* [OBJECTIF A] Affichez à l'identique le segment de l'entretien sur l'écriture chinoise qui débute aux mots « DB: C’est-à-dire que » et se termine après « est à l’Est ? ».

* [PASSAGE EXTRAIT]

━━━

DB: C’est-à-dire que d’abord, on ne mesure pas le rôle… suzerain, le rôle de la Chine. Et je vais te donner l’exemple par rapport à ça que j’emprunte à l’écriture. L’écriture chinoise est une écriture qui date, dont l’origine, c’est la seule qui en continu, vient de 4000 ans. Et donc je donne le signe 人« ren » C’est-à-dire l’homme qui marche. On dirait un dessin de Giacometti. Il marche et ça veut dire l’être humain. Et c’est un des signes les plus anciens. Ce qui prouve un certain humanisme d’ailleurs. Et la Chine part d’une langue. Mais cette langue, suivant les provinces, est prononcée totalement différemment. C’est l’écriture. Et il y a autre chose. Ça veut dire quoi ? Ça veut dire que c’est une langue diplomatique et de civilisation. Et, par exemple, quand tu vois le Japon… Le Japon, pourquoi il s’appelle Pays du Soleil Levant ? À l’Est. Pourquoi il est à l’Est ?
BG: De la Chine ?
DB: Évidemment. C’est-à-dire que le pays suzerain, le grand pays qui a régné sur toute l’Asie, etc., c’était la Chine.
BG: Bien sûr.

━━━

* [ENREGISTREMENTS DE DONNÉES]

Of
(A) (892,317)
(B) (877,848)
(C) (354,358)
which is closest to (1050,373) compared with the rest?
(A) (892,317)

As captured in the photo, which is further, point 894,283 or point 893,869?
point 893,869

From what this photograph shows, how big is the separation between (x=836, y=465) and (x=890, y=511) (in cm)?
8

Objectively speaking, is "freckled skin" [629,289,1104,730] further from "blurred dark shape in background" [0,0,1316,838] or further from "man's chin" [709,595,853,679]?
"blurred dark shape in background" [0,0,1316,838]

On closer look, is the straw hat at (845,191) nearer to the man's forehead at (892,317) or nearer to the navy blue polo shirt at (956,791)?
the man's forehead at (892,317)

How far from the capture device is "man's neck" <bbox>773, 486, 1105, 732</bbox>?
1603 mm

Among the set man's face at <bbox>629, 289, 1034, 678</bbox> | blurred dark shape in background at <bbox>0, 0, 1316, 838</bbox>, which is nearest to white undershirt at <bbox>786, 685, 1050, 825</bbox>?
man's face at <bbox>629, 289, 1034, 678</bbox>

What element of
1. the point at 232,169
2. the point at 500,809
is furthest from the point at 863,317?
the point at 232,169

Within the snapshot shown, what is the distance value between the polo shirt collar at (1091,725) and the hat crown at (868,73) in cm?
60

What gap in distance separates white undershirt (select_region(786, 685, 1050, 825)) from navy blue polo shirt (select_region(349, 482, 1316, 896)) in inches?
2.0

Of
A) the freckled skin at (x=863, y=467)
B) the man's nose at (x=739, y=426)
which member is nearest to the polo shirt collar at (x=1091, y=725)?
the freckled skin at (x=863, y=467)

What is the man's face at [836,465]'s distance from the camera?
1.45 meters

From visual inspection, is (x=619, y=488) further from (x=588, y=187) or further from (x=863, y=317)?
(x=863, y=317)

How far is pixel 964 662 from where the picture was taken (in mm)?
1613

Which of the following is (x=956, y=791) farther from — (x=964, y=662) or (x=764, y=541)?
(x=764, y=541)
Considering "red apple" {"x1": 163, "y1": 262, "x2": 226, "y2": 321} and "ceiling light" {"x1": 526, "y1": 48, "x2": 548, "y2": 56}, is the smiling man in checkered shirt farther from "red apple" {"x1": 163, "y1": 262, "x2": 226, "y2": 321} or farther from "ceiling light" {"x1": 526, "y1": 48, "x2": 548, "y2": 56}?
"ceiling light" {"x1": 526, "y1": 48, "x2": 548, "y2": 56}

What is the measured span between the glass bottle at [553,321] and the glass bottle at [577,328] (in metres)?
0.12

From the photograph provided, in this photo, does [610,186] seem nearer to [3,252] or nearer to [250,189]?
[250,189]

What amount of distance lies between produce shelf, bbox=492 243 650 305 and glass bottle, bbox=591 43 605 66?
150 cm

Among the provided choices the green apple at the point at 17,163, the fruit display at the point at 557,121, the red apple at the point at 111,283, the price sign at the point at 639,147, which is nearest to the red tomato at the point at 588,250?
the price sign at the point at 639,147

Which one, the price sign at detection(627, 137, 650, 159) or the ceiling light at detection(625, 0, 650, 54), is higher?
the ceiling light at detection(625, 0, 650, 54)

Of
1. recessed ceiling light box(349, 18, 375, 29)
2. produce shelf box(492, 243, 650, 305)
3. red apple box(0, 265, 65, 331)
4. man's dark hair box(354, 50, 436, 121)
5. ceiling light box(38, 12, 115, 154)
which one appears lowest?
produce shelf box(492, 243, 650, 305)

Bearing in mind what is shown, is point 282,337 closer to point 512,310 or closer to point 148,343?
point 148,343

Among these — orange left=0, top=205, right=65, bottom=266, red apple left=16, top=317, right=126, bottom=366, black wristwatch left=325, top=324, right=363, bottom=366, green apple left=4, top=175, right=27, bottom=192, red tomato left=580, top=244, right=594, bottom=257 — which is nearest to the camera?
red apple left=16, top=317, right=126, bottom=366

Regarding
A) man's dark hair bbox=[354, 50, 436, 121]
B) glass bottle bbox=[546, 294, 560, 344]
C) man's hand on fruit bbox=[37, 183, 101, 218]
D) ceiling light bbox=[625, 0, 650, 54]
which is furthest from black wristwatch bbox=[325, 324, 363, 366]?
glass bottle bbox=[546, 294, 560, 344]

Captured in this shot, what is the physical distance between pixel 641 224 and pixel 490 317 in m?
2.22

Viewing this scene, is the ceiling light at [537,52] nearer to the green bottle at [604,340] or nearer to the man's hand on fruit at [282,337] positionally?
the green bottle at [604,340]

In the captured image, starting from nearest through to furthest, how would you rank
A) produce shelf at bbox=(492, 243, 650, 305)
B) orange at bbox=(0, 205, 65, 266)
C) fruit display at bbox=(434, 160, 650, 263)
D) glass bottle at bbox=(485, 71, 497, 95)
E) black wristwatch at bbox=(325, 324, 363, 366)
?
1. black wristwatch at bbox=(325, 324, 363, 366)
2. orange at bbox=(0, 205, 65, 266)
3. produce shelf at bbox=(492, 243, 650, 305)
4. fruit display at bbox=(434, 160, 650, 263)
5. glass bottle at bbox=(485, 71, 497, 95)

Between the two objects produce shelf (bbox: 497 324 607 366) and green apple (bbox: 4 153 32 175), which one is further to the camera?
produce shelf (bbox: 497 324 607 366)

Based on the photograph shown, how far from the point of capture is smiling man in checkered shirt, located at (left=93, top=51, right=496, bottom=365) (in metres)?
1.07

━━━

* [OBJECTIF B] Repérez toutes les lignes des enregistrements où figure la chaîne « produce », puis recopiez chacune d'elles sans modification.

* [RÉPONSE CORRECTE A]
DB: C’est-à-dire que d’abord, on ne mesure pas le rôle… suzerain, le rôle de la Chine. Et je vais te donner l’exemple par rapport à ça que j’emprunte à l’écriture. L’écriture chinoise est une écriture qui date, dont l’origine, c’est la seule qui en continu, vient de 4000 ans. Et donc je donne le signe 人« ren » C’est-à-dire l’homme qui marche. On dirait un dessin de Giacometti. Il marche et ça veut dire l’être humain. Et c’est un des signes les plus anciens. Ce qui prouve un certain humanisme d’ailleurs. Et la Chine part d’une langue. Mais cette langue, suivant les provinces, est prononcée totalement différemment. C’est l’écriture. Et il y a autre chose. Ça veut dire quoi ? Ça veut dire que c’est une langue diplomatique et de civilisation. Et, par exemple, quand tu vois le Japon… Le Japon, pourquoi il s’appelle Pays du Soleil Levant ? À l’Est. Pourquoi il est à l’Est ?

* [RÉPONSE CORRECTE B]
What amount of distance lies between produce shelf, bbox=492 243 650 305 and glass bottle, bbox=591 43 605 66?
2. produce shelf box(492, 243, 650, 305)
produce shelf box(492, 243, 650, 305)
A) produce shelf at bbox=(492, 243, 650, 305)
3. produce shelf at bbox=(492, 243, 650, 305)
Between the two objects produce shelf (bbox: 497 324 607 366) and green apple (bbox: 4 153 32 175), which one is further to the camera?
produce shelf (bbox: 497 324 607 366)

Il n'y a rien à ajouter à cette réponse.